Não nos deve assustar o fato de que a família, hoje, esteja em crise. O ser
humano está sempre em constante evolução; se assim não fosse, já teria
desaparecido há muito tempo.
Com o Evangelho da Infância na
mão, devemos buscar dar resposta aos problemas que a família hoje apresenta. A
Igreja não deve esconder a cabeça na areia e ignorá-los ou continuar acreditando
que isso se deve à má vontade das pessoas.
Como cristãos, temos a obrigação
de fazer uma séria autocrítica sobre o modelo de família que encontramos hoje.
Jesus não sancionou nenhum modelo, como não determinou nenhum modelo de
religião ou organização social. O que Jesus revelou não faz referência às
instituições, mas às atitudes que os seres humanos deveriam ter em suas
relações com os outros.
Não basta defender de maneira abstrata o valor
da família. Tampouco é suficiente imaginar a vida familiar segundo o modelo da
família de Nazaré, idealizada a partir de nossa concepção da família
tradicional. Seguir a Jesus, às vezes, pode questionar e transformar esquemas e
costumes muito enraizados em nós. A família não é para Jesus algo absoluto e
intocável. Mais ainda. O decisivo não é a família de sangue, mas essa Grande Família que, nós seus
seguidores, devemos ir construindo, escutando o desejo do único Pai-Mãe de
todos.
O Evangelho de hoje deixa claro
que Maria e José tiveram de aprender isso, não sem problemas e conflitos. Seus
pais “não compreenderam as palavras que lhes dissera”. Só aprofundando em suas palavras e em seu comportamento
diante de sua família, descobrirão progressivamente que, para Jesus, o primeiro
é a família humana: uma sociedade mais fraterna, justa e solidária, tal como o
Pai deseja.
Iniciado no templo de Jerusalém, o evangelho da Infância
também se encerra neste ambiente, que é o coração espacial da encarnação. De
fato, como dirá Jesus na sua última entrada na cidade santa, as pedras de Jerusalém
gritam.
É a primeira
iniciativa independente e consciente do adolescente Jesus: Ele está cortando muitos
vínculos com um só gesto; não pede permissão aos seus pais, pois vive em
sintonia profunda com o Pai.
À medida que Jesus vai crescendo em idade, cresce
também nele a consciência da sua relação com o Pai celeste. E, a partir dela, toma decisões por sua conta, sem
consultar seus pais terrenos; decisões que não os surpreendem, mas que os fazem
sofrer. O filho é um mistério para a
mãe.
Embora feita com todo o carinho
de um coração de mãe, a pergunta de Maria – “Meu filho, porque agiste
assim
conosco?”- mostra
sua perplexidade diante do comportamento de Jesus.
É a segunda estadia
de Jesus no templo, depois da visita da circuncisão.
Trata-se do seu
ingresso oficial na comunidade hebraica, inaugurando sua maioridade.
É nessa ocasião que
Jesus pronuncia as primeiras palavras registradas pelos evangelhos. E a primeira palavra, na prática é “Pai”,
dirigida a Deus; “Pai” será também a última
palavra pronunciada por Jesus, ainda em Jerusalém, mas no novo templo do
Calvário: “Pai, em tuas mãos entrego meu
espírito” (Lc. 23,46).
Jesus voltará a Jerusalém outras vezes; aí vai morrer e
ressuscitar, porque Jerusalém é o sinal da vida e da morte, das lágrimas e da
beleza, do sangue e da luz.
Em Jerusalém, Jesus encontrara alegria e
dor, morte e vida, acolhimento e rejeição;
Jerusalém é a cidade da história
humana e da história salvífica: lá está a “casa” do templo, a “casa”

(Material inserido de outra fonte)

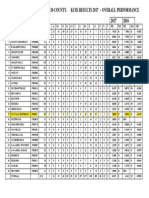 Kcse Results 2017 Kakamega Central Sub-county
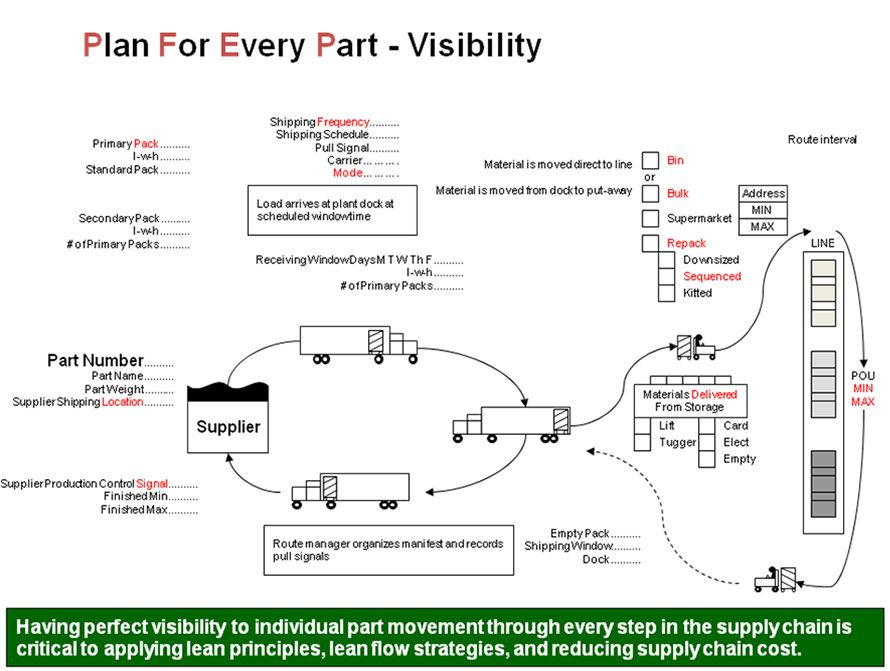Material Flow Strategy Implementation Plan For Every Part Pfep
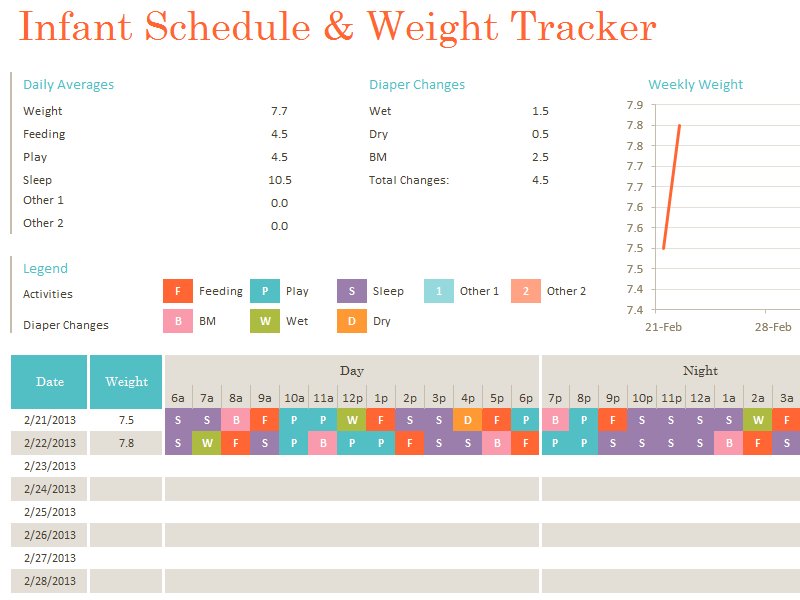 daily infant schedule and weight tracker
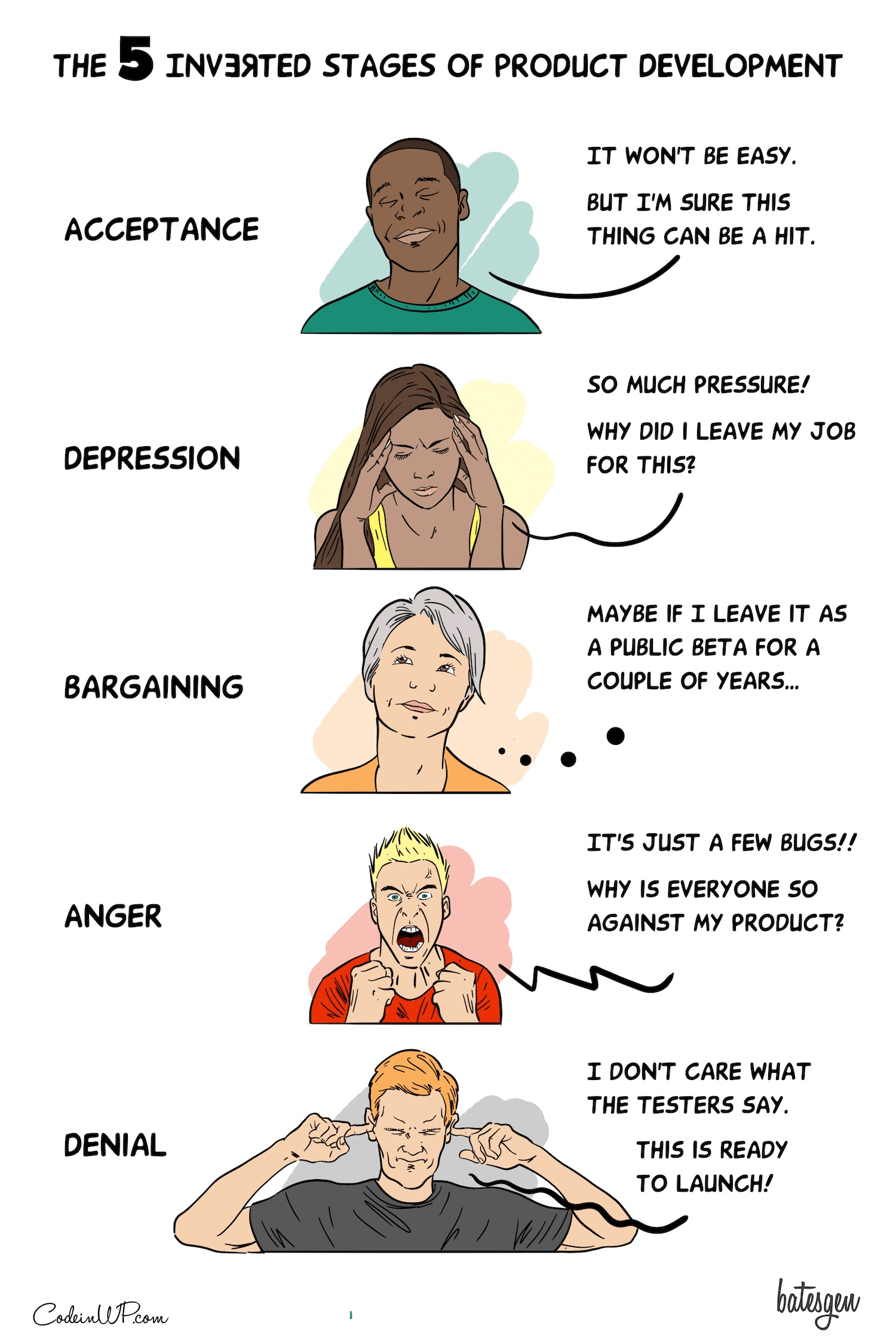 The five stages of grief reimagined as the stages of product development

do Senhor, e a “casa” da dinastia de Davi, da qual descende o Cristo.
Nas primeiras palavras de Jesus temos a
afirmação condensada do que será a sua vida, a revelação do seu mistério mais
profundo. A relação com o Pai é, com
efeito, a que determina todas as suas atitudes e ações.
Para Jesus é uma “necessidade”
realizar na história concreta de sua vida o desígnio salvífico do Pai. Ela tem
uma prioridade absoluta. Sobrepõe-se a todos os outros deveres, inclusive ao
dever sagrado da piedade para com os pais.
Porque não se pertence a si
mesmo, Jesus também não pertence a seus pais terrestres.
Ele – sua pessoa, sua vida e sua
missão – pertencem inteiramente ao Pai.
Estas primeiras palavras de Jesus
nos revelam onde está o centro de sua identidade e de sua missão: na sintonia e na comunhão com o Pai.
Na “perda
e encontro” de Jesus no Templo se condensa toda sua vida, que é buscar
a Vontade do Pai.
Mas Jesus não é
somente este jovem que decide “perder-se” no templo; é todo cristão que busca a
Vontade de Deus; somos todos nós, convidados a “perder-nos” na busca de
Deus, de seu Reino, da missão que Ele tem reservada para nós.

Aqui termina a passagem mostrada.